Streit um Solardachpflicht: Noch weniger Klimaschutz
Um die Klimaziele erreichen zu können, müsste die Bundesregierung für mehr Solaranlagen auf Hausdächern sorgen. Das verhindert die CDU.
Bei der Frage einer Solardach-Pflicht bei Neubauten gibt es innerhalb der Bundesregierung offenbar weiter Streit. Bundesumweltministerin Svenja Schulze bezeichnete (SPD) den Vorschlag ihrer Partei, im Klimaschutz-Sofortprogramm eine Pflicht für Solardächer bei Neubauten einzuführen, weiterhin als sinnvoll. Denn sonst müsse in fünf oder sechs Jahren nachgesteuert werden, um einen klimaneutralen Gebäudebestand bis 2045 zu erreichen, argumentierte die SPD-Politikerin am Samstag im Deutschlandfunk. Die CDU ist gegen eine solche Pflicht.
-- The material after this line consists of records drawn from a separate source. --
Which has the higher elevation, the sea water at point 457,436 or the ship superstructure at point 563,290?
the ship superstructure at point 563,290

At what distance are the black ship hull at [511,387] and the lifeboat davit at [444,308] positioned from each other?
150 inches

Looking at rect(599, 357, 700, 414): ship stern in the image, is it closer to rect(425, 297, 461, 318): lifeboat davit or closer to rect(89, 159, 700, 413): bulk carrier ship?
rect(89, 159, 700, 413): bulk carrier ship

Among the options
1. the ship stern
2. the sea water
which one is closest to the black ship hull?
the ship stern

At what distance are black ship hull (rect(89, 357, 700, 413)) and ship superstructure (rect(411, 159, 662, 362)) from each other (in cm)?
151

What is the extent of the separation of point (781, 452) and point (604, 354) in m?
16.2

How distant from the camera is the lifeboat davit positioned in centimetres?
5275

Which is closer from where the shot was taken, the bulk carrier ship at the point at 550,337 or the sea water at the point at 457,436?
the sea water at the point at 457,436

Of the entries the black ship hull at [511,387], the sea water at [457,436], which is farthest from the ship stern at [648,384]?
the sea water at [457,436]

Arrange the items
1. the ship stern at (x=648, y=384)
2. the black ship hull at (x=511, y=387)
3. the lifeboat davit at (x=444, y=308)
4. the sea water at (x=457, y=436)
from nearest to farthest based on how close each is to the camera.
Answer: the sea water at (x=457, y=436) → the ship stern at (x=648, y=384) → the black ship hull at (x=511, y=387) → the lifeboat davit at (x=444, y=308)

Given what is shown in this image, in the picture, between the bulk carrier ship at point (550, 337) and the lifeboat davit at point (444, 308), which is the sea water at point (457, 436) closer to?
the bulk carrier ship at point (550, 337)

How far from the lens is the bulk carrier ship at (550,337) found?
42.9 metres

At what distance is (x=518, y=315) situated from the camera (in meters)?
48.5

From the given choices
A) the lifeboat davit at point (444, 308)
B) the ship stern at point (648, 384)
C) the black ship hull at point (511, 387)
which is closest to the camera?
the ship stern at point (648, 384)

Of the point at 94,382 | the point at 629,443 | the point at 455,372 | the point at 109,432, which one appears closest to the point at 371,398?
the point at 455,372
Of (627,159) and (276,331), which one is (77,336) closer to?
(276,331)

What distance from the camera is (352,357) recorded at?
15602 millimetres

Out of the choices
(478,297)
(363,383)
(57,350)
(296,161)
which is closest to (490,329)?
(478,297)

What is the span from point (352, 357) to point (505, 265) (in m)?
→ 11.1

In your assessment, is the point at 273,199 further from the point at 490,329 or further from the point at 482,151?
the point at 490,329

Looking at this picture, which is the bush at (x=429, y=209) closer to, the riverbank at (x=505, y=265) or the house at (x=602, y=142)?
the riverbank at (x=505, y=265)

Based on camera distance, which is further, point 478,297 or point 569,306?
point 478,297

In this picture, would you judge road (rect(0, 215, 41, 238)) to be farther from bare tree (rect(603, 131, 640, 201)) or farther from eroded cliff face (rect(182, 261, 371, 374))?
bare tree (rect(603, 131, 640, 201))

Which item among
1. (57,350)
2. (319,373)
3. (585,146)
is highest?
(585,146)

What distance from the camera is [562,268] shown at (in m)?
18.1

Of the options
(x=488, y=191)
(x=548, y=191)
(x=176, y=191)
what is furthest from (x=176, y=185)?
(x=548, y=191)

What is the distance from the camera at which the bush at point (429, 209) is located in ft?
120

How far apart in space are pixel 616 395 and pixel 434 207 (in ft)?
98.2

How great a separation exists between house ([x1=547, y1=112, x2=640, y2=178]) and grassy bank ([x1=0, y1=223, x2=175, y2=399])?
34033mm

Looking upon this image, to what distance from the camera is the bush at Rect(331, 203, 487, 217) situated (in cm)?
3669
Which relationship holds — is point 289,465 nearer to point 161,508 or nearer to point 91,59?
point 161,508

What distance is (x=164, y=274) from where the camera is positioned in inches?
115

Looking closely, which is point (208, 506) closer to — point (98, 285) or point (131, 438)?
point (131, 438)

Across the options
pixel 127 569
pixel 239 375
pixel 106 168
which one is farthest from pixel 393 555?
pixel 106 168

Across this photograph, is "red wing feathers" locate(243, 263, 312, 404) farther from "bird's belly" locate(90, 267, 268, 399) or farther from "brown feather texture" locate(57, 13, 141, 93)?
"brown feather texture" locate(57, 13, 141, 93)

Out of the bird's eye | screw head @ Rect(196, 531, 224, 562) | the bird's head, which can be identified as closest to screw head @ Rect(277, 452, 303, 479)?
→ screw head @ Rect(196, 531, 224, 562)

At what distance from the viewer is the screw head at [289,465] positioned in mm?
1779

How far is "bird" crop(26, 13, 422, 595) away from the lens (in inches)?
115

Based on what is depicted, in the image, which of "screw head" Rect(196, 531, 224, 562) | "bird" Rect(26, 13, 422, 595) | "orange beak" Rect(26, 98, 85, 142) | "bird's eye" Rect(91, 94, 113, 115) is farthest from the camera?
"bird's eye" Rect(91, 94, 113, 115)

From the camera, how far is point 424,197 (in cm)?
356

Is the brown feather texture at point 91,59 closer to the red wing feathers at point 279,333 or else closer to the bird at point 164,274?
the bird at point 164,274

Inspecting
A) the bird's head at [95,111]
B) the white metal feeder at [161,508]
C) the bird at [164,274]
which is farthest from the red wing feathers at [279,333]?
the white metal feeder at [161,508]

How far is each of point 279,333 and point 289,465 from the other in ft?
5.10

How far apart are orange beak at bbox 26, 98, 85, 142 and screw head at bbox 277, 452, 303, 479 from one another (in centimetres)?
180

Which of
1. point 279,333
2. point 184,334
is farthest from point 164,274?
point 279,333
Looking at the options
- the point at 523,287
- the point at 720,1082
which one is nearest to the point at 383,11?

Um die neuen Klimavorgaben erreichen zu können, wollte die Bundesregierung eigentlich die Vorgaben für Neubauten deutlich verschärfen. Im ersten Entwurf aus dem SPD-geführten Bundesfinanzministerium war für Neubauten explizit noch eine Pflicht zur Installation von Photovoltaik- und Solarthermieanlagen vorgesehen. Die Solaranlagen-Pflicht soll demnach auch „bei größeren Dachsanierungen“ greifen, hieß es in dem Entwurf. Die taz hatte bereits in der vergangenen Woche erfahren, dass die CDU ein solches Vorhaben blockiert und aus dem Entwurf bereits streichen ließ.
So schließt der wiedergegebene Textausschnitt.